While the stone walls that frame the countryside in Ireland are solid and grounding, the air in Ireland is unto itself.
It is truly a force of nature, as strong and ageless as the land it touches.
Here, in the States, I rarely have the urge to simply stand still and breathe.
To invite the air to enter your body and your mind. To be refreshed by it. Calmed by it.
Refocused by it.
That doesn’t happen here. At least to me. Here you breathe . .. well because you have to.
Here the air is functional . . .most of the time. It feels a bit chaotic. Someone, somewhere is always allergic to what’s in the air. Dust. Pollen. Peanut butter. Fumes. Bird droppings. Vaporized, carcinogenic, charcoal grilled steaks. Exhaust. It doesn’t matter what part of the country you are in, look around. Someone to your immediate left or right is miserable, simply by breathing.
In Ireland, you’re never more than 4 hours from the ocean, in any direction. It’s a small island in a big body of water. The wind coming across the ancient earth, off the ocean, from any direction is enough to blow the cobwebs from your thoughts.
Pollen and fumes and ragweed don’t stand a chance.
There, the air is pure. You’re inhaling the wind—and it’s infused with sun and rain and sea as it blows across the fields and down the mountains.
There’s a hint of turf smoke in the air on any given day. Turf, or peat. Cut from the land . An ecosystem unto itself. Filled with vegetation dating back thousands of years. You’ll also find the occasional Viking sword and bit of ancient gold . . . But historic artifacts aside, a bog is considered to be an extraordinary contributor to the environment in which it resides, bringing a natural balance. They are a massive resource of carbon. Giving more than it takes.
The air in Ireland is windswept, crystal clear, and life affirming.
You could blindfold me tomorrow, fly me around the world, spin me around a few times and tell me to take a deep breath. And I’d know I was there.
I believe that it’s all woven together—the place, the pace, the ground beneath our feet and the air we breathe.
There is a consequence to our life in America. Our cars, our disposable lives, our ribbons of asphalt and productive factories.
Here . . . life is hectic and cluttered. Functional. Fast paced. Fretted over. Enhanced. Purposeful. Our lives erupt in one direction, without any thought to the particles of that idea that are left floating behind, as we race to conquer the next new, cool thing. Our air is debris-filled. It is a cluster of chaotic particles all trailing behind our ideas and plans and distractions. It’s a swirl of fragments and splintered ideas.

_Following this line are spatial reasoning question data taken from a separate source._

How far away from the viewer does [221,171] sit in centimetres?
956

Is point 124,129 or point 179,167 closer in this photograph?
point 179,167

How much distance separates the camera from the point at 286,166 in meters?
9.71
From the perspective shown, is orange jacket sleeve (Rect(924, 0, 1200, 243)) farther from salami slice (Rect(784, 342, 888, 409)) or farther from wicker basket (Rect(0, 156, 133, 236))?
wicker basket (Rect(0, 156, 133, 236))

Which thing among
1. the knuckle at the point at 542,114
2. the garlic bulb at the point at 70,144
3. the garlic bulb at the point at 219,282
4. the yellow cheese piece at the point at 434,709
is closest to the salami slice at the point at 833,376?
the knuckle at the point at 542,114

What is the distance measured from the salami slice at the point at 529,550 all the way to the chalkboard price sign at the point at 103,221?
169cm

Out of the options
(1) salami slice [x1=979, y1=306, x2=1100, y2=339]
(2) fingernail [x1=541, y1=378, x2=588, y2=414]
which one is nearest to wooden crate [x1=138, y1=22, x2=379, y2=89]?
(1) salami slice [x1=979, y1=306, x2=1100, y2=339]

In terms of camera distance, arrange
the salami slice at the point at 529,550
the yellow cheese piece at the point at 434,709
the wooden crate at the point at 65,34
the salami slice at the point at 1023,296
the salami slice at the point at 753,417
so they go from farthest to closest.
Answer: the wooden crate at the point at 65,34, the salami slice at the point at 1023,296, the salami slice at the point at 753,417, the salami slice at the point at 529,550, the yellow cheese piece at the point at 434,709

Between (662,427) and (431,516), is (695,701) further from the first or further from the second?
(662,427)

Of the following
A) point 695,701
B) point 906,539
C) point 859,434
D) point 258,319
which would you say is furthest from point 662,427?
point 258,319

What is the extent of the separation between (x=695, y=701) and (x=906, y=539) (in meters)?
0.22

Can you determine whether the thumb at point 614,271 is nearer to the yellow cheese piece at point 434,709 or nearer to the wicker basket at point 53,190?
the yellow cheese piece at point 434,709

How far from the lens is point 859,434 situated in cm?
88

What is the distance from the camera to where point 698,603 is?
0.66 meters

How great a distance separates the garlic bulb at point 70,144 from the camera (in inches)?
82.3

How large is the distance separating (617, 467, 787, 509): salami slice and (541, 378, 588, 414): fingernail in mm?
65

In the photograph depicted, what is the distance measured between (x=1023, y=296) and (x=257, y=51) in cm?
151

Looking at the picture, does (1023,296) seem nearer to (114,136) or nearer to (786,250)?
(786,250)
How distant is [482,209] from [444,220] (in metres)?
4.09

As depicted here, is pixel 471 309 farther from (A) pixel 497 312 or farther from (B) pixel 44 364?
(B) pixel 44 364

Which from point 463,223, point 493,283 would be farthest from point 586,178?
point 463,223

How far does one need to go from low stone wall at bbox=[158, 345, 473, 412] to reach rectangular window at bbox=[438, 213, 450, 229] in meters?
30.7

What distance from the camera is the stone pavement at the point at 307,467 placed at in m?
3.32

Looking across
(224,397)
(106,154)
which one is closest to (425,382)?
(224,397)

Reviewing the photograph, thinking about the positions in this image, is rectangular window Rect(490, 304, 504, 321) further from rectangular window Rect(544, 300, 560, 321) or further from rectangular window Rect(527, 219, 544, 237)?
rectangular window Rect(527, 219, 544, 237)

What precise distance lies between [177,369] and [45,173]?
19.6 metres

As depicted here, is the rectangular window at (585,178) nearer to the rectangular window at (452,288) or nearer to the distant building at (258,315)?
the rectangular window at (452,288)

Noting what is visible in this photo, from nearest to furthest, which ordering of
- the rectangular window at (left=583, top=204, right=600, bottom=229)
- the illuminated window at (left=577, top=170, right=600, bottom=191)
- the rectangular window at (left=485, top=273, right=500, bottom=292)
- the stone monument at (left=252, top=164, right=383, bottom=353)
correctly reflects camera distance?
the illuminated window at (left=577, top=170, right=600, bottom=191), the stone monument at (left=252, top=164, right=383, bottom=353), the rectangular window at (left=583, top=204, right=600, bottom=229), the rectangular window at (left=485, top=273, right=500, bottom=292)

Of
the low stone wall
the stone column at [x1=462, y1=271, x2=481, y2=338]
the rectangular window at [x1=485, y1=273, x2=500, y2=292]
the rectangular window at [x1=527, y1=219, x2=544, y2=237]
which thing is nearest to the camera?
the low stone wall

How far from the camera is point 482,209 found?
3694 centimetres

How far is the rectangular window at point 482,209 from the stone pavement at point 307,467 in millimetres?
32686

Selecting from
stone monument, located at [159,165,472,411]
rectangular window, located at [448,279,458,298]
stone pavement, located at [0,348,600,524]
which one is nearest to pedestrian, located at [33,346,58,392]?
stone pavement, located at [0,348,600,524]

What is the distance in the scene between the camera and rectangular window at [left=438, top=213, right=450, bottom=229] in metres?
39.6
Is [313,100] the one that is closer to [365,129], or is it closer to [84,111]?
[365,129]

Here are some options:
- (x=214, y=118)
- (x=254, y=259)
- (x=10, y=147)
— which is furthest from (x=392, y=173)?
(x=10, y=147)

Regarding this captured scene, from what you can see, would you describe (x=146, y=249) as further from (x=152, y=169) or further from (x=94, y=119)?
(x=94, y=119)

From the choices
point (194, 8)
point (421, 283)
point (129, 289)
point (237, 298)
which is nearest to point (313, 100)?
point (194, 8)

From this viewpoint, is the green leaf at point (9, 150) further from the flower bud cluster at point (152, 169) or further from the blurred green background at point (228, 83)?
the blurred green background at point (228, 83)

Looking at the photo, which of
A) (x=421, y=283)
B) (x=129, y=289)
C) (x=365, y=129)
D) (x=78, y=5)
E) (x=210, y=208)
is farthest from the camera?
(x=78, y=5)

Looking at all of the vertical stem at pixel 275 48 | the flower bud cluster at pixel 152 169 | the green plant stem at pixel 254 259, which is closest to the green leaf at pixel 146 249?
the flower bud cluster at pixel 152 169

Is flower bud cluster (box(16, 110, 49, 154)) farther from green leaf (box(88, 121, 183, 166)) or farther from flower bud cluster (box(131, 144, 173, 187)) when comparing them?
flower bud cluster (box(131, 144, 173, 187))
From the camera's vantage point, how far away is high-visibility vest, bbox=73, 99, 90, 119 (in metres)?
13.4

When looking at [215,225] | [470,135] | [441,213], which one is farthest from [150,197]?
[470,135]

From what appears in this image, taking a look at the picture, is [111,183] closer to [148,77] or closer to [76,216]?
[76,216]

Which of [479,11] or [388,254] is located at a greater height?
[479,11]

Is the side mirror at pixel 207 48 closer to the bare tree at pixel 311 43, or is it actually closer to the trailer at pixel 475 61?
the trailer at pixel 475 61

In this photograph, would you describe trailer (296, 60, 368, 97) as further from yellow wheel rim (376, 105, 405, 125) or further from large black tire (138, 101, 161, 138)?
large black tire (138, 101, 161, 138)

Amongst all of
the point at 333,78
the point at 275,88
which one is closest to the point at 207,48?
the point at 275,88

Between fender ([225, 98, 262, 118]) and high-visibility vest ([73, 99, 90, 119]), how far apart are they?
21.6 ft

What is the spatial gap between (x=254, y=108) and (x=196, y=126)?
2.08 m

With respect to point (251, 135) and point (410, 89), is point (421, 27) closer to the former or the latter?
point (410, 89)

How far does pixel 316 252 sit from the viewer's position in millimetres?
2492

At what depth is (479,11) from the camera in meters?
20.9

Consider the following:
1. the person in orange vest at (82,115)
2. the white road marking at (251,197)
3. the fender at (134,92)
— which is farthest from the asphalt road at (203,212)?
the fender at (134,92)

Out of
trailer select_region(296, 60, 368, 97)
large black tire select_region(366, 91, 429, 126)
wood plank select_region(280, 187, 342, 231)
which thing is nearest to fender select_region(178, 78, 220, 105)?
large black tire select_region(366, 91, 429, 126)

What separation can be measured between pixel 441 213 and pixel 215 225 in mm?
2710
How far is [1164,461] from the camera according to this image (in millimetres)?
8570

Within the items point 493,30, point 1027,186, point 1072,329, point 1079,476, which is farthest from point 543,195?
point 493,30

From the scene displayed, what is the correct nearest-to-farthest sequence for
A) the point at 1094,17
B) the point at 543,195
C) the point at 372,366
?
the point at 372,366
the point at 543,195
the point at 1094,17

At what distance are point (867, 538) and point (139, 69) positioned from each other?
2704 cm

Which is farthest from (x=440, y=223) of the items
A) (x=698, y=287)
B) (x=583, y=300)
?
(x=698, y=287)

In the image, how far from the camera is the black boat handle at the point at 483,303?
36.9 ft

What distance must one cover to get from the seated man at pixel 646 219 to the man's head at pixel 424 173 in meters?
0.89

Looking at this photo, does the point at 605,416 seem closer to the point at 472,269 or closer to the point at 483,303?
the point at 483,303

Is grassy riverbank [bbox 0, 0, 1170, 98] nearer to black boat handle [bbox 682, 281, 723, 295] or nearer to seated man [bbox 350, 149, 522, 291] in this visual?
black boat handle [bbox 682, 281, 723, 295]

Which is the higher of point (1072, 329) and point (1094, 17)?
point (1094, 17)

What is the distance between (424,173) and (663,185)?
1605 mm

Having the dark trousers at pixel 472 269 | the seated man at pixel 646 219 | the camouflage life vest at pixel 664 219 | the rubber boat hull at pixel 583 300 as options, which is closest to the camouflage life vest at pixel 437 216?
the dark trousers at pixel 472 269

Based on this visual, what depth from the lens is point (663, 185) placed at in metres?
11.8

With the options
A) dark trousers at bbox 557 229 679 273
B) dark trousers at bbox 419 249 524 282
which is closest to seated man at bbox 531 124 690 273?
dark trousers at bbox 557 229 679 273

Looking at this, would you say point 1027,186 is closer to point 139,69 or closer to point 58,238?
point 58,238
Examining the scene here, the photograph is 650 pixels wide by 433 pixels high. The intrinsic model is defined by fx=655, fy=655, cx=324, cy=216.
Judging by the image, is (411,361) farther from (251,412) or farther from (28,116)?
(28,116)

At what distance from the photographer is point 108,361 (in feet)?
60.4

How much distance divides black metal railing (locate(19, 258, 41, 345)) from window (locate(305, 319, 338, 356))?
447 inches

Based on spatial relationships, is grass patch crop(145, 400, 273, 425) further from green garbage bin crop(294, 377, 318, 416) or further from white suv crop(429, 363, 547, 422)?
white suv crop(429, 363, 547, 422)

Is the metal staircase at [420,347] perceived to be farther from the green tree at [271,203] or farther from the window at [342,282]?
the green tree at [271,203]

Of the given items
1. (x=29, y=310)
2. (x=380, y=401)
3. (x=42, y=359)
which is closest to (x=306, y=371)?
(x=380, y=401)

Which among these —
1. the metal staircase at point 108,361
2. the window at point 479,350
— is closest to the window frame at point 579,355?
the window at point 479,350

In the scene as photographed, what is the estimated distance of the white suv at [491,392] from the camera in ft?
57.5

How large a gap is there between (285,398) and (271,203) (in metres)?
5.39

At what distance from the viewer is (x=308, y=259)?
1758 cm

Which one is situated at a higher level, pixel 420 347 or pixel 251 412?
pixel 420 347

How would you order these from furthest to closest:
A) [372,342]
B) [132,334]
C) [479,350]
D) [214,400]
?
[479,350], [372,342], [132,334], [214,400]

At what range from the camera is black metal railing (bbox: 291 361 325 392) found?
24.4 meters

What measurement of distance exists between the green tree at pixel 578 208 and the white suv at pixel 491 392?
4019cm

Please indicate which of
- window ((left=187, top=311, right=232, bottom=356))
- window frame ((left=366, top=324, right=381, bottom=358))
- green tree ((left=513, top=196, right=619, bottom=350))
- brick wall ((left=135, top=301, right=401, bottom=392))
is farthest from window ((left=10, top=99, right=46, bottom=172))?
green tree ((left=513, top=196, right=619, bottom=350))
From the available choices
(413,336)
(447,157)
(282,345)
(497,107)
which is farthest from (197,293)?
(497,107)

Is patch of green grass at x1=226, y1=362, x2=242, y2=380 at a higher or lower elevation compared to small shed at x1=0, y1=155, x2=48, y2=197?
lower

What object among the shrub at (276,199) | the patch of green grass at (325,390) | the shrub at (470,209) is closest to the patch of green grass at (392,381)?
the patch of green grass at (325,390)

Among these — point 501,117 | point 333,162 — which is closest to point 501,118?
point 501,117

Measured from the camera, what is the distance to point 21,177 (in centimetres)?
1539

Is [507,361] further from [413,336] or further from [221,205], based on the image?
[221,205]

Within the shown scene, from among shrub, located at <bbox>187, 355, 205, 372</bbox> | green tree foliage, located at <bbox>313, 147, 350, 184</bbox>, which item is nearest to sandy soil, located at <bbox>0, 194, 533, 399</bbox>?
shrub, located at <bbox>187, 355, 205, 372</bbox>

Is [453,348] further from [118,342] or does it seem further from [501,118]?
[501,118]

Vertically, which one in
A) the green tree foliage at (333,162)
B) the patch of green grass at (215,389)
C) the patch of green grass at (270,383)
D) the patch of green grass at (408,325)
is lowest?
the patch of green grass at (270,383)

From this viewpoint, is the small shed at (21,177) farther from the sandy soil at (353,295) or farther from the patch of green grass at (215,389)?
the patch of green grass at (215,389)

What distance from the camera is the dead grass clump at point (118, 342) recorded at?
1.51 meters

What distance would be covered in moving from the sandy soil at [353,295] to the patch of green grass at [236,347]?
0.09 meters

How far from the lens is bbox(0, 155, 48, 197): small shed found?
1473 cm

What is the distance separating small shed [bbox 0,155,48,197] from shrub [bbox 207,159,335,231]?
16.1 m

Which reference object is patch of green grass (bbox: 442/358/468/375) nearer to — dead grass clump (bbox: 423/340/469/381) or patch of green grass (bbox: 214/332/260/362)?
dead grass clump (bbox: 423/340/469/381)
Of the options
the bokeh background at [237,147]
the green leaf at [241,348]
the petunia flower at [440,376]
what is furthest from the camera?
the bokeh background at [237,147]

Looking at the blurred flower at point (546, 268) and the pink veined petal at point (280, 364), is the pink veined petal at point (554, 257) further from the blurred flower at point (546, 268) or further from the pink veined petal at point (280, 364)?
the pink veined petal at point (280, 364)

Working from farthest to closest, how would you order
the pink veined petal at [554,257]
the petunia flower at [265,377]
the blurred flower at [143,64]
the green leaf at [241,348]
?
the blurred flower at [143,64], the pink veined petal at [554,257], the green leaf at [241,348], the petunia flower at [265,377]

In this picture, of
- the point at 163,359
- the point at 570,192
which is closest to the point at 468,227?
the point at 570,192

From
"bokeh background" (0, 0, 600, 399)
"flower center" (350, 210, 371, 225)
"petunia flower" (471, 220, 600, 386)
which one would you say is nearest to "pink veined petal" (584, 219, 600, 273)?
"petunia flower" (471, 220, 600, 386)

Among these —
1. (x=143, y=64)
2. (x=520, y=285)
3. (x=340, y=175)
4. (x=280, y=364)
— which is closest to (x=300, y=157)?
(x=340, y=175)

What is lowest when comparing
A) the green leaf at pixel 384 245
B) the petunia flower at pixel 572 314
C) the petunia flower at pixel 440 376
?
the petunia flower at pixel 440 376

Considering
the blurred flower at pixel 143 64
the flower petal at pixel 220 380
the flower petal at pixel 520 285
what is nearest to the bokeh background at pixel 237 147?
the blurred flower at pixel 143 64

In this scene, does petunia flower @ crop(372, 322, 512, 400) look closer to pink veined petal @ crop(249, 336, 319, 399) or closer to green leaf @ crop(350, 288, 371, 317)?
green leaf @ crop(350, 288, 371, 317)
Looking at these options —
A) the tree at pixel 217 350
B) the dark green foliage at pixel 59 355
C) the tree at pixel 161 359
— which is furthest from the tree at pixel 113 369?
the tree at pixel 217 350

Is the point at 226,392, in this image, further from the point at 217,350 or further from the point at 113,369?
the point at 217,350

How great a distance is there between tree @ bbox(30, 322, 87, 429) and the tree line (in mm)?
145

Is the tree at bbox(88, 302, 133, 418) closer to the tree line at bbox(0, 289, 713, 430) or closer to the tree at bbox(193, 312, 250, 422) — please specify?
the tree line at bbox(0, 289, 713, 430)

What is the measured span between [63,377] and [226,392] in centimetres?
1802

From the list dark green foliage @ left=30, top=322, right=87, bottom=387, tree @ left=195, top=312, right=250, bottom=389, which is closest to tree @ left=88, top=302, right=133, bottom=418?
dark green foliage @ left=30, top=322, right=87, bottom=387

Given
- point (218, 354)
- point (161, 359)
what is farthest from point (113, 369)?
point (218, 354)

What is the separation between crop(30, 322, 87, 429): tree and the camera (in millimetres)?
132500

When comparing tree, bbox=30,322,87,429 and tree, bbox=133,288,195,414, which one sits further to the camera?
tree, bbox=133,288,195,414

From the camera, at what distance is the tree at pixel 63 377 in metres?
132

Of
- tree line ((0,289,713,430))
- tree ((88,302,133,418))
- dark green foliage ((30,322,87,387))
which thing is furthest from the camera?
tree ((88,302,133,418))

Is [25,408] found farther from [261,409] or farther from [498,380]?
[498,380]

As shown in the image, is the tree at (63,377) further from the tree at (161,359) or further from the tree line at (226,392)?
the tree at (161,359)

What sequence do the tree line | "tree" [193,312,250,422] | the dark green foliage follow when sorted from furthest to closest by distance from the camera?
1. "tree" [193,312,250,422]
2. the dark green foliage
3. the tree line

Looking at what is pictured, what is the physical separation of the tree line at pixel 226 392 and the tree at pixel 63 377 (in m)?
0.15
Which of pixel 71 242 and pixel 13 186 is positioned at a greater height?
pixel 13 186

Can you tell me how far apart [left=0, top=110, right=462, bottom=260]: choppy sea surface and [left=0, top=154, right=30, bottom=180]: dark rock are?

There . . .the ocean and the land, indeed the size of the country all play a role in who they are. Every day. At every turn. You are connected to your history. You are reminded of the gifts, and challenges of life on a small island. You have to think about what you’re doing and why you do it . ..and the impact on your neighbor. It’s a tightly woven, wind swept community, where time is at a pace unto itself . . . and you are forced to let the dust settle.
You can’t escape the power of the wind. And you can’t underestimate it.
It will change your life. If you let it.